--- Brano da leggere ---

Provo a dire, come viene, e senza cercare di mettere in odine (una fatica miope e, alla fin dei conti, perfino inutile) di gerarchia, di priorità, di importanza.

Si scrive, intanto, per restituire all’evento la sua dimensione di esemplarità.

Mai più un dolore come questo, una lacerazione simile, in nessun luogo e in nessun tempo. Impossibile? Inutile? Chi ha conosciuto questo abisso di dolore comprende che vale la pena di compiere uno sforzo, sebbene costi sangue. Per evitare, magari, anche una sola ripetizione dell’evento stesso.

Si scrive (come negarlo?) per cercare una colleganza con esperienze consimili. Per tentare una via di guarigione (diciamo un po’ meno: di razionalizzazione del dolore, di convivenza con esso) attraverso la comunicazione, il dialogo, se possibile la confidenza con chi ha subito dalla vita un agguato simile.

---

▸ Obiettivi:
A. Riscrivi tutto ciò che nel brano va da "Si scrive (come" fino a "un agguato simile.", sostituendo "dialogo" con "confronto".
B. Rispondi in breve a queste domande sul brano.
(i) A che cosa si scrive per restituire la dimensione di esemplarità?
(ii) Che cosa comprende chi ha conosciuto questo abisso di dolore?
(iii) Attraverso quali mezzi si tenta una via di guarigione?
L'elenco che segue non ha alcun legame con il brano.

--- Dati forniti ---

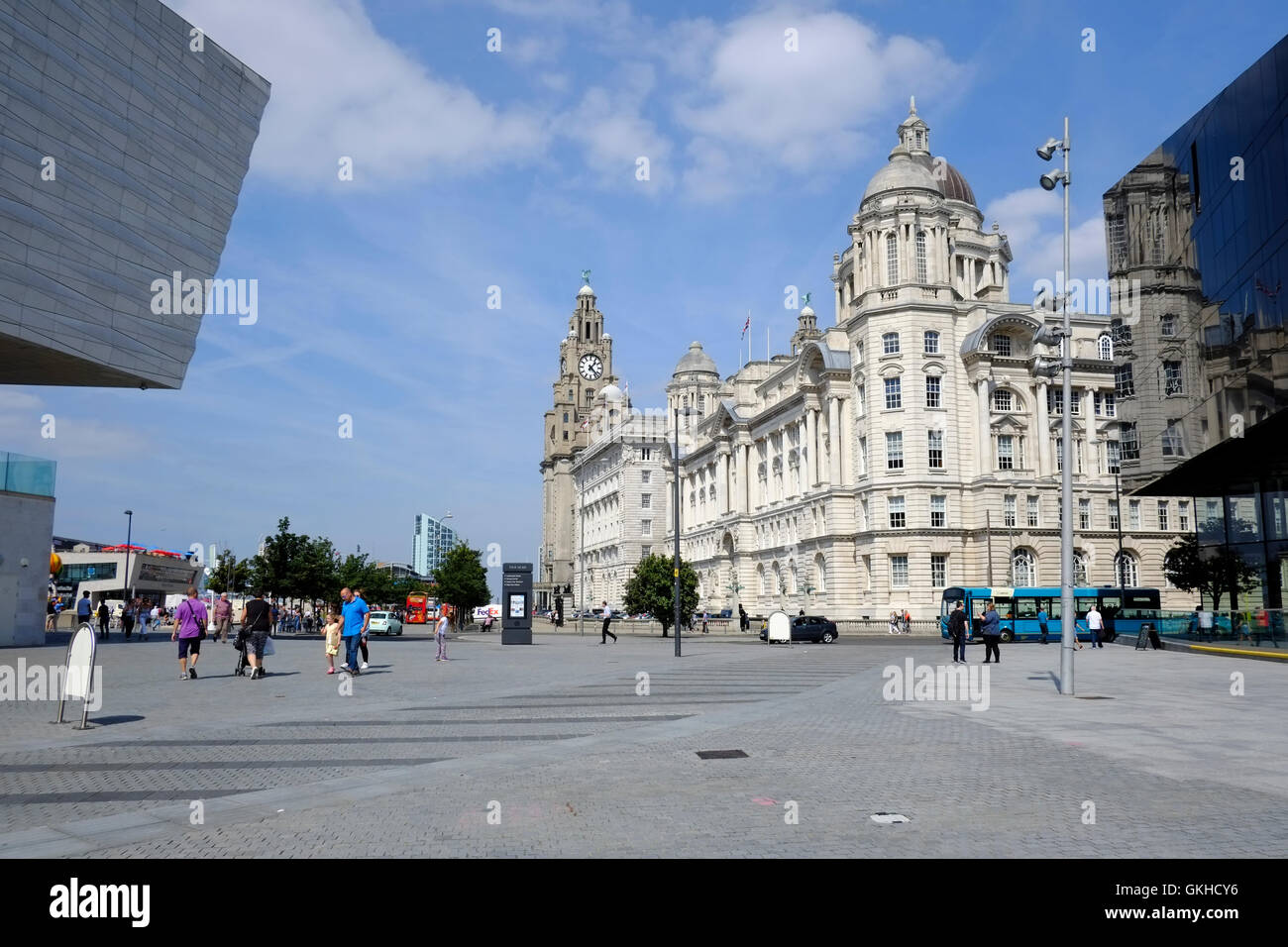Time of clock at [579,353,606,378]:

---

▸ Soluzioni per esercizio:
A.
Si scrive (come negarlo?) per cercare una colleganza con esperienze consimili. Per tentare una via di guarigione (diciamo un po’ meno: di razionalizzazione del dolore, di convivenza con esso) attraverso la comunicazione, il confronto, se possibile la confidenza con chi ha subito dalla vita un agguato simile.

B.
(i) All'evento.
(ii) Che vale la pena di compiere uno sforzo, sebbene costi sangue.
(iii) Attraverso la comunicazione, il dialogo e, se possibile, la confidenza con chi ha subito dalla vita un agguato simile.